Scene question entries

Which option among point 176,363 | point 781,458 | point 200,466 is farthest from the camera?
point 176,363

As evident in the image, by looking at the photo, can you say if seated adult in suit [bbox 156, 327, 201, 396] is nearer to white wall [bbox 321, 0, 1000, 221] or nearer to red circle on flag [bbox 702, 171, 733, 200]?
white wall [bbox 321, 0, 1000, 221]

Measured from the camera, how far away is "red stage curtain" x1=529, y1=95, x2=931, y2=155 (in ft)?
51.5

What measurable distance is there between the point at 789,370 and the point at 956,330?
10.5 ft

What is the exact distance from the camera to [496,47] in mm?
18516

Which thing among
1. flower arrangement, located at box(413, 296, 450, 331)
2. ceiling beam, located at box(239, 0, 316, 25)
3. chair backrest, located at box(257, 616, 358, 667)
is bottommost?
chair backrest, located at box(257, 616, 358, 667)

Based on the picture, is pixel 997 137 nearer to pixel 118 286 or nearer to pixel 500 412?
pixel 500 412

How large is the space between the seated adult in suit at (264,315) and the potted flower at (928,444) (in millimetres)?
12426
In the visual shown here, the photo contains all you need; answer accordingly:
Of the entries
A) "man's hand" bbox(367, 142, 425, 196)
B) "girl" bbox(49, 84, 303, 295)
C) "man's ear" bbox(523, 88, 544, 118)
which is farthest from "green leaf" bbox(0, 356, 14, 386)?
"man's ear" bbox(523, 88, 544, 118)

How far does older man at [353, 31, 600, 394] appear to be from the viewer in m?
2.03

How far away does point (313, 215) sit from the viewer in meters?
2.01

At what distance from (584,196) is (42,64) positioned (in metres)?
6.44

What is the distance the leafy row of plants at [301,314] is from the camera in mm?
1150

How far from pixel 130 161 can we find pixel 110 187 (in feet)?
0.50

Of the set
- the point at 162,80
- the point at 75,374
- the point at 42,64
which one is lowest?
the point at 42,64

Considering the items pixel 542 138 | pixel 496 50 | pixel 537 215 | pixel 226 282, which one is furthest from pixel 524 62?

Set task:
Rename "seated adult in suit" to "seated man in suit" throughout the entries above, leaving everything else the same.

Correct answer:
Which option among point 176,363 | point 781,458 | point 200,466 is farthest from the camera?
point 176,363

As evident in the image, by looking at the photo, can you say if seated man in suit [bbox 156, 327, 201, 396] is nearer to white wall [bbox 321, 0, 1000, 221] or nearer to red circle on flag [bbox 702, 171, 733, 200]?
white wall [bbox 321, 0, 1000, 221]

Measured from the camera, how far away is "red stage curtain" x1=529, y1=95, x2=931, y2=155 (in ft)?
51.5

What measurable distance is there between the point at 789,370 and the point at 956,330?
10.5 ft

What is the exact distance from the camera to [496,47] in mm?
18516

Which thing among
1. flower arrangement, located at box(413, 296, 450, 331)
2. ceiling beam, located at box(239, 0, 316, 25)
3. chair backrest, located at box(257, 616, 358, 667)
is bottommost?
chair backrest, located at box(257, 616, 358, 667)

Based on the picture, is pixel 997 137 nearer to pixel 118 286 or nearer to pixel 500 412?
pixel 500 412

How large is the space between the seated man in suit at (264,315) and the potted flower at (928,444) (in millimetres)?
12426
In the visual shown here, the photo contains all you need; answer accordingly:
Of the entries
A) "man's hand" bbox(367, 142, 425, 196)
B) "girl" bbox(49, 84, 303, 295)
C) "man's ear" bbox(523, 88, 544, 118)
which is farthest from "green leaf" bbox(0, 356, 14, 386)?
"man's ear" bbox(523, 88, 544, 118)

How far does older man at [353, 31, 600, 394] appear to be from the viewer in m?
2.03

How far away does point (313, 215) sit from the viewer in meters?
2.01

At what distance from (584,196) is (42,64) positioned (in metres)?
6.44

What is the distance the leafy row of plants at [301,314] is from the camera in mm?
1150

How far from pixel 130 161 can we find pixel 110 187 (in feet)?
0.50

Of the set
- the point at 162,80
- the point at 75,374
- the point at 42,64
which one is lowest?
the point at 42,64

Considering the items pixel 542 138 | pixel 496 50 | pixel 537 215 | pixel 226 282, which one is furthest from pixel 524 62?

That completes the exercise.